● **WRITTEN PROBLEM**
Copy out, without any change, the lines of the listing below from the line containing "How far do the paved" through the final line of the listing.

● **SUPPLIED RECORDS**
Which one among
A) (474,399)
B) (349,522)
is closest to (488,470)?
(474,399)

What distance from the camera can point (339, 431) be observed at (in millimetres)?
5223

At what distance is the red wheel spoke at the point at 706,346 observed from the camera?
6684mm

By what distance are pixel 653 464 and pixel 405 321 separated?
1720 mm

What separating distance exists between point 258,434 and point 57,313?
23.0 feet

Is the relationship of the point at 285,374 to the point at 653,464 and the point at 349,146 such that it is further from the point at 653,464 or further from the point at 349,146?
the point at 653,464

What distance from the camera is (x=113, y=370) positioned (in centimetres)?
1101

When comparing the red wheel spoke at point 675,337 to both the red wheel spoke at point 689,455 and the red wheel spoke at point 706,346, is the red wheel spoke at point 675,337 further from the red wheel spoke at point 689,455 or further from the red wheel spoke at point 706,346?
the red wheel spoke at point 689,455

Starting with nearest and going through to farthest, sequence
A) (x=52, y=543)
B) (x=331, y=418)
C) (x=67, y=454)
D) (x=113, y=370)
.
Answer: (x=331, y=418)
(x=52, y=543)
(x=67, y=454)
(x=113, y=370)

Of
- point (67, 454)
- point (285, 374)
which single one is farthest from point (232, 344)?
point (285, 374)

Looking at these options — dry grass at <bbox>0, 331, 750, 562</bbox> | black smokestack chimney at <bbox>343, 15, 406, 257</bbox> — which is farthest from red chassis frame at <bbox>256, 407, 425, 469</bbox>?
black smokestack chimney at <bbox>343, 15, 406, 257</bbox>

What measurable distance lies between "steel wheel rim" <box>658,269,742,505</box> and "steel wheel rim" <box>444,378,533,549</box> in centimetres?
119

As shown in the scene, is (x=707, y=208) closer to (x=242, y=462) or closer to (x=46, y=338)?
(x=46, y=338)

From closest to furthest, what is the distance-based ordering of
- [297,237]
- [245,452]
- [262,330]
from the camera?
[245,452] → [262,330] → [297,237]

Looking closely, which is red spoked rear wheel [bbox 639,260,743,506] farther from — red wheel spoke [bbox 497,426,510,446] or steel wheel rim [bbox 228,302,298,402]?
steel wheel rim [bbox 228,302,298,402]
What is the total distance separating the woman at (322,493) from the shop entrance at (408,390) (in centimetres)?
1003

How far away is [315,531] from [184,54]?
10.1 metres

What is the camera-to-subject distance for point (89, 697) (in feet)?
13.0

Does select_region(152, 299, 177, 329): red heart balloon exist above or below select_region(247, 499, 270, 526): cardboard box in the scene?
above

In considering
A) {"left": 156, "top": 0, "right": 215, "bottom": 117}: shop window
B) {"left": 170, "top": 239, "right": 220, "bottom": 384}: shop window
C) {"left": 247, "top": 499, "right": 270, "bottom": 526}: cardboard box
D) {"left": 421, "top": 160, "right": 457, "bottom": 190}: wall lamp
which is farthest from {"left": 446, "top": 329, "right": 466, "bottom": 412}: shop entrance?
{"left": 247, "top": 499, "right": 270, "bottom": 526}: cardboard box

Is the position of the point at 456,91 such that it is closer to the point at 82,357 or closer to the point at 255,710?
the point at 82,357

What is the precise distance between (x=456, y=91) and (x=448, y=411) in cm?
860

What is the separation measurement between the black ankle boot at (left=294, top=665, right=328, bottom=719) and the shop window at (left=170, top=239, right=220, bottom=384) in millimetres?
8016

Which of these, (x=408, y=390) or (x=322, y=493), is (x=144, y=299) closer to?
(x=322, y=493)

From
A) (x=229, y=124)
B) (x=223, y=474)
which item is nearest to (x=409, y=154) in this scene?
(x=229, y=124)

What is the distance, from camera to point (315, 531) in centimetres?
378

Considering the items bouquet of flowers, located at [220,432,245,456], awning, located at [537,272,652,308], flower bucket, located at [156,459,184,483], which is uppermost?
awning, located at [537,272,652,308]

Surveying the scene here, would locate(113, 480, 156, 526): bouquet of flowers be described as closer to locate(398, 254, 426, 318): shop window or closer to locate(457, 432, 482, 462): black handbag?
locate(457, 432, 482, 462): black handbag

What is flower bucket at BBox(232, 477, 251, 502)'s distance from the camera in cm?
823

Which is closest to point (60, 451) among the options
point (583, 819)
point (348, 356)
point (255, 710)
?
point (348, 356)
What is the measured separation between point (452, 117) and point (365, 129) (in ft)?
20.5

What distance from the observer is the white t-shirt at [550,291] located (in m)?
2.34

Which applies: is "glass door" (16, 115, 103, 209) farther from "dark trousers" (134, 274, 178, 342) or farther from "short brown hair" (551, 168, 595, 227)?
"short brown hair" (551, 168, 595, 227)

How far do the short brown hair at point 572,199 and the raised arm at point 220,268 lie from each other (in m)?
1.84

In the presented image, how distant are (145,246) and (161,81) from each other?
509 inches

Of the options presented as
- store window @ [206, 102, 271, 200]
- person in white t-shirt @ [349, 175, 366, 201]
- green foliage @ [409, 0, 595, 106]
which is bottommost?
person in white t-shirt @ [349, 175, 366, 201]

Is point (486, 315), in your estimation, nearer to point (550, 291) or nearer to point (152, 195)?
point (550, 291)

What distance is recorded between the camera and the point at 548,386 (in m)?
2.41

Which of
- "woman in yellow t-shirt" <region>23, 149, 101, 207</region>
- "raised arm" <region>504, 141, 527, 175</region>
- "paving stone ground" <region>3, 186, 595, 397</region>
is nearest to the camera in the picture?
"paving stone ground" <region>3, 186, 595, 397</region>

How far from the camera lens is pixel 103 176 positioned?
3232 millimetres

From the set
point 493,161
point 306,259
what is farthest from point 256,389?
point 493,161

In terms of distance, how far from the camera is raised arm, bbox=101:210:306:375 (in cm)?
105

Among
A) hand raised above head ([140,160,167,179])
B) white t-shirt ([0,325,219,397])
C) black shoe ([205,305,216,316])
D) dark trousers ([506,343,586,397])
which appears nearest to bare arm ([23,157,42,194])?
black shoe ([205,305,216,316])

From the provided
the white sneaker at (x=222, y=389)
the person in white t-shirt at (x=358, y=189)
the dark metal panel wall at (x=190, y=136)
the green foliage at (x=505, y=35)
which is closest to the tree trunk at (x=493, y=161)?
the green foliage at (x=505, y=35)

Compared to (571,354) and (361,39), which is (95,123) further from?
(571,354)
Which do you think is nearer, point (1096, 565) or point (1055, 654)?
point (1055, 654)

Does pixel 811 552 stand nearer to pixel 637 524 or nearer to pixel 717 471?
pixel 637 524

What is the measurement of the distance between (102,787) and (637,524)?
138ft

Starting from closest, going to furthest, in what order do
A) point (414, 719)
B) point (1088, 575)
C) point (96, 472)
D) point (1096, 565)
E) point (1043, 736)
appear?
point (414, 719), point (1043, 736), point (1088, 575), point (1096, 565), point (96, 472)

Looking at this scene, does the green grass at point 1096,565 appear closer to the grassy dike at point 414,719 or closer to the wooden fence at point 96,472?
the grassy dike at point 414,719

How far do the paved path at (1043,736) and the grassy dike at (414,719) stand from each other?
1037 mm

● **FINAL RESULT**
How far do the paved path at (1043,736) and the grassy dike at (414,719) stand from each other?
1037 mm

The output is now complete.